=== Document segment ===
Lots of research about Hitler and the beginnings of the Nazi party, in particular. Quite dark stuff, some of it, and it was a bit of a relief when the book was finished and I could read about other things. Also, quite a bit of general research on the periods in question. Some of the research was quite enjoyable, though – I enjoyed my visits to the British Library to look at old maps and such. I also visited quite a few of the locations used in the novel, which was both interesting and valuable. I had to keep thinking about what would have been there when the story was set and what wouldn’t. One trip was a bit rough though – the weather was brutal and I came down with the worst cold I’ve ever had so that I couldn’t even sleep at nights! 

How long did it take you to write it? 

Well, I should point out that I left my day job as a bookseller in order to write it. If I’d been working as well, it would have taken much, much longer – if it had have happened at all. I forced myself to write a thousand words a day and, after about three months, I had something like a first draft. I then spent another three months rewriting it over and over again and adding detail. After this, I still occasionally went back into it and changed a few things.
=== Supplied records ===
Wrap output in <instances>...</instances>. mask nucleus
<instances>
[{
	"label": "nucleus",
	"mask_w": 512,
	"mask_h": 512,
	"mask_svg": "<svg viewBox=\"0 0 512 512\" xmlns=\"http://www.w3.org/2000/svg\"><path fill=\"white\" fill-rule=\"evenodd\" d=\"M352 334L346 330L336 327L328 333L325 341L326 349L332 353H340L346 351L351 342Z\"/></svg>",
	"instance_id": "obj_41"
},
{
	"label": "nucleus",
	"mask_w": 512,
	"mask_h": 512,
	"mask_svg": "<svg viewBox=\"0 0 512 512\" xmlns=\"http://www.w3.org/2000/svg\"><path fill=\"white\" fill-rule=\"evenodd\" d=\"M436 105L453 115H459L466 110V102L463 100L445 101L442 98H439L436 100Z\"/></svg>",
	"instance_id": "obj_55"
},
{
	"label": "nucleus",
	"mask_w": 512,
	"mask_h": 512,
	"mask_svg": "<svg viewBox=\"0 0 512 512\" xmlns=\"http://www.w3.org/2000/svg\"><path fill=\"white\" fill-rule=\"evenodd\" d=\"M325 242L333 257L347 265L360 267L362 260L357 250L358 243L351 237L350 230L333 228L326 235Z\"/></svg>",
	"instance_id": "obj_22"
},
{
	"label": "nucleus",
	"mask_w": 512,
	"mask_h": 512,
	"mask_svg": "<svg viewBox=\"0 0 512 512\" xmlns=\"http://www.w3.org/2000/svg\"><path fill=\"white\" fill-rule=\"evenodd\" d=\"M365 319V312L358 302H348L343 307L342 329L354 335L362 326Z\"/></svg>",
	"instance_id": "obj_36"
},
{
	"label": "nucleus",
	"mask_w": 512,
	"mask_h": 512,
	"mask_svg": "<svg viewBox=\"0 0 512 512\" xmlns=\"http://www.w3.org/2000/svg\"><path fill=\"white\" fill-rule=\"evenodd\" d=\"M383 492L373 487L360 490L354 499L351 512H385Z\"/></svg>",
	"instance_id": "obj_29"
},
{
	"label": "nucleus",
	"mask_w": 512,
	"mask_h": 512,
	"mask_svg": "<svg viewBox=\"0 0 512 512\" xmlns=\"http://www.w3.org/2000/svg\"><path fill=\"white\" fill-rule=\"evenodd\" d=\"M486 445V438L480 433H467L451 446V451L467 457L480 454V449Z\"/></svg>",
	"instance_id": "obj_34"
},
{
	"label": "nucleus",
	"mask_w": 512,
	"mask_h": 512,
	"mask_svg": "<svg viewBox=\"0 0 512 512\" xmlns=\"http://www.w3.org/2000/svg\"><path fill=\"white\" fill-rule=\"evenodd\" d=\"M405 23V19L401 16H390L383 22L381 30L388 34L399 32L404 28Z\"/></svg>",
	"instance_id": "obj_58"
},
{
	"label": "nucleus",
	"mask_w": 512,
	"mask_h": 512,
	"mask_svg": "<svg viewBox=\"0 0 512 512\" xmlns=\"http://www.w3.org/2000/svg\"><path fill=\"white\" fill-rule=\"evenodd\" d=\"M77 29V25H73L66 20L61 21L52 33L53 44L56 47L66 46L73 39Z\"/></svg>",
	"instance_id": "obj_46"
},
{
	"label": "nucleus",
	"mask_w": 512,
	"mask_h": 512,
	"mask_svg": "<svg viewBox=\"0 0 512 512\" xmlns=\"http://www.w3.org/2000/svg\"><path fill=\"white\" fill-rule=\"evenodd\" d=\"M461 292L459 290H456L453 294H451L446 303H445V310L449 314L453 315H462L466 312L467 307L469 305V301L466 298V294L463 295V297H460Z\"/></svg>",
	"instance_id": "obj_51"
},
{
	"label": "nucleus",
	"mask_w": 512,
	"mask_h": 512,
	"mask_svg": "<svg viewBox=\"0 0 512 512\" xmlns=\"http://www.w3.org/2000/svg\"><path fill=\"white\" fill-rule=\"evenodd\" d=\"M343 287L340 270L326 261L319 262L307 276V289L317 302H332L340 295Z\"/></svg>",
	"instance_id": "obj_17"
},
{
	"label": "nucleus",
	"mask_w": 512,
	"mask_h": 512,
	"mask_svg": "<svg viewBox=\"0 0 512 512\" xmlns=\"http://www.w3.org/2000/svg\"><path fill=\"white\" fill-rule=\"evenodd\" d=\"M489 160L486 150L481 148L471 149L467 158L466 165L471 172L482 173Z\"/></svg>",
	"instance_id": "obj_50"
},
===
• Task requirements: Please translate this sentence from the interview into Spanish: "I forced myself to write a thousand words a day and, after about three months, I had something like a first draft." The data has no connection to the interview.

• Solution to this problem: Me obligué a escribir mil palabras al día y, después de unos tres meses, tenía algo parecido a un primer borrador.